"Right, I know there's been some rabble rousing about whether or not I'm fit to take over from old Daniel, God rest his soul, but ye' gotta show a little faith, men!" He trudged back and forth with his hands clasped firmly behind his back, every now and then casting a glare down upon the ruffian pack of thieves, plunderers and farmers standing at attention on deck. Though he carried an air of confidence, the nervous sweat was starting to puddle up inside his heavy, black boots; mutiny after the first week out at sea as newly crowned Captain of a pirate ship probably wasn't the greatest story ever told.
"Well, yea, but-"
"A little faith." Half of the crew jumped when the shorter than average Captain slammed his clenched fists down upon the railing while the other half continued to stand at attention, either because they didn't care or because they were a bit too deaf. "Come now, men. Barely half a fortnight since we set sail and you're doubting my judgement? Is that really the sort of joint we wanna be running around here?"
"Well, no..." Some of the men shuffled their feet and looked down, ashamed that they had even doubted the Captain's judgement to begin with.
"It's just..." One of them, with more beard than teeth, raised his voice which quickly trailed off and fell overboard when the Captain focused his glowering gaze on him.
"It's just what?"
"It's just that..." Another continued, one with more teeth than beard, and scratched the back of his head. "It's just that we didn't think you knew about... Well..."
"Didn't know? Didn't know?!" The Captain swallowed a wince as he once again slammed his fists down upon the railing and instantly thought that he must come up with some other way to show his immense frustration to the men; his hands were taking quite a beating. "Would the Captain of the proud galleon 'The Flying Jawbreaker' not know?! I am hurt!" He clutched his chest and groaned, feigning a very dramatic sense of betrayal. "Even if so were the case, why didn't any of you bilge-drinking knuckleheads think to tell me?

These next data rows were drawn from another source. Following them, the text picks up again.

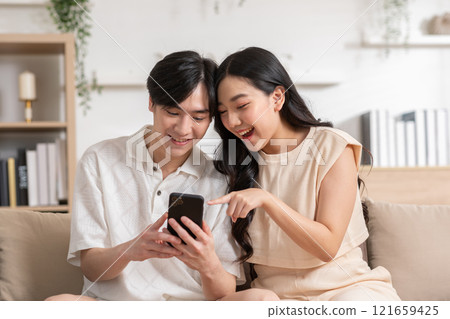 Asian young couple sit on couch or sofa looking at mobile phone smile and laughing together. Cheerful lover surfing internet and social media spending time in holiday at cozy home. Valentine Day 121659425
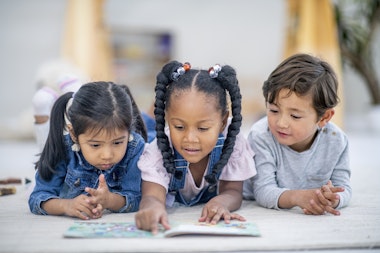 A group of three multi-ethnic preschool children lay on the floor intensely reading a story book together
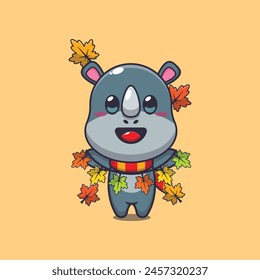 Cute rhino with autumn leaf decoration. Mascot cartoon vector illustration suitable for poster, brochure, web, mascot, sticker, logo and icon.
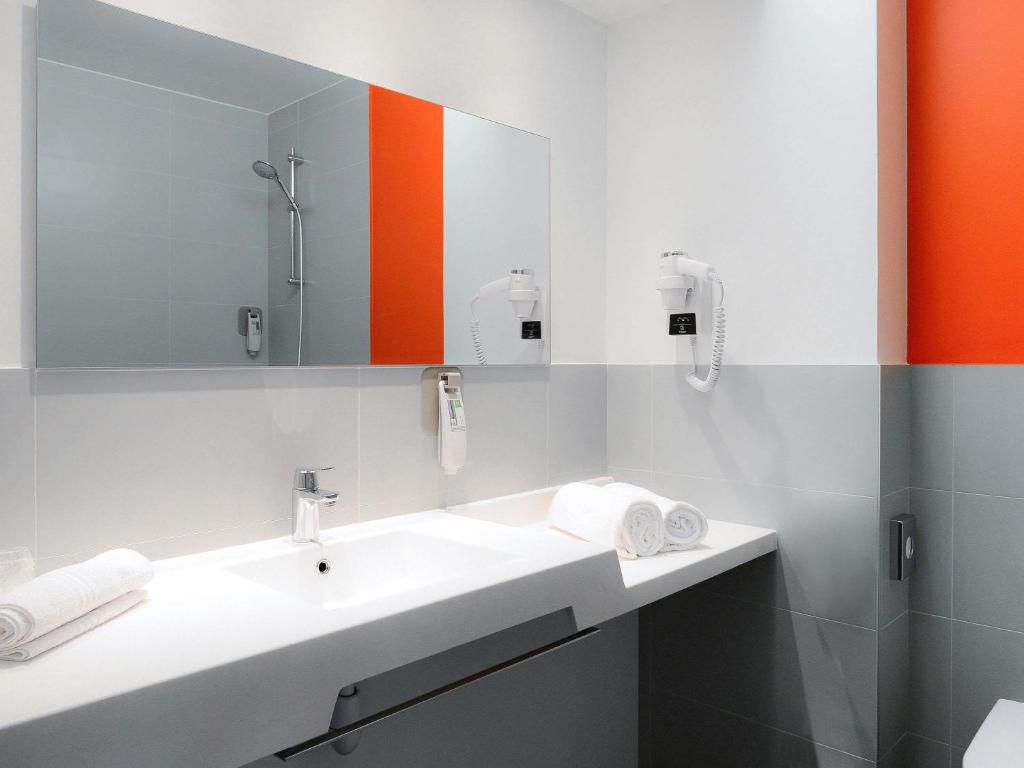 Koupelna v ubytování ibis Styles Caen centre gare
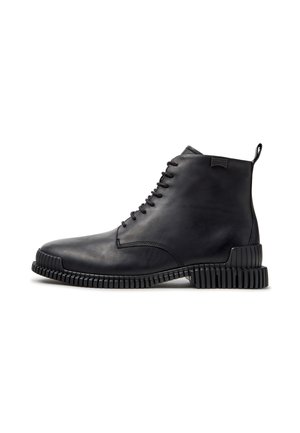 Schwarzer Lederknöchelstiefel mit Schnürung vorne und profilierter Sohle und Ferse, seitlich mit Camper-Logo und Zuglasche hinten.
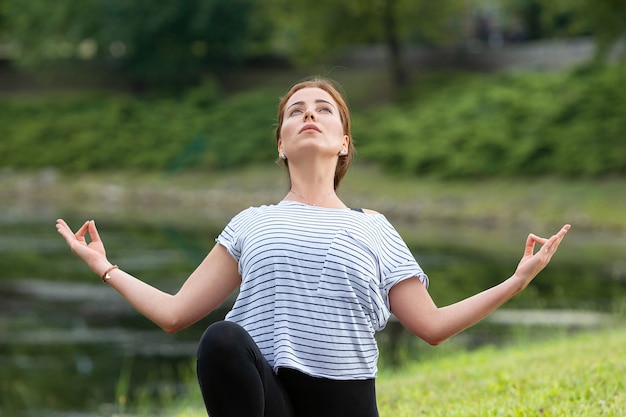 Giovane bella donna che fa esercizio di yoga nel parco verde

How can this vessel sail the seven seas and beyond if we keep things from each other?" Even the more grizzled sailors began to look elsewhere to distract them from the shame arising within.
"We're sorry, Cap'n."
"It won't happen again."
"We trust you, Cap'n." The apologetic murmurs quickly raced through the rowdy crowd and the Captain nodded satisfactory.
"Good. Now get back to work, ye' scurvy-ridden dogs!" Deep, bellowing laughter lightened the mood considerably, as it had been made clear from the first day of their voyage that no disease was one of the goals they were going to be working towards. Still chuckling, the pirates all spread out to return to their due duties. "Peg-Leg Ed!" One of the men, who had been standing the closest to the stairs leading up to the elevated deck where the Captain was standing, perked up at the mention of his name and scurried up the stairs, saluting his Captain and old friend.
"Yes, Eddy?"
"Look, Lumpy." The Captain, Eddy, threw an arm around the gangling, yellow-skinned man's shoulders and led him away from any eavesdropping ears. Looking around to see if they were truly alone, he began to speak in a frantic whisper. "Did you know about this?"
"No, Eddy; One-Eyed Frank told me this morning over spam!" Ed got a very firm hand clamped over his mouth as his voice had held a decibel level not suited for under-one's-breath conversations.
"Aight, aight, stick a barnacle in it. Just add it to the checklist." Eddy took off his hat and rubbed the top of his head, annoyed that said list was growing to be the size of a children's novel.
"Will do!" Ed pulled out a piece of parchment from his inner vest pocket, a parchment to which several other parchments had been haphazardly attached, and produced forth a piece of charcoal from his boot. "How do you want it put?"
"'Check that the damn tethering's tied off before you leave port or you're gonna be dragging around a jetty for the better part of a week'."
"Can I shorten it?"
"Do whatever the hell you want, I gotta cut the damn thing loose; no wonder that old geezer in the row boat flew past us yesterday."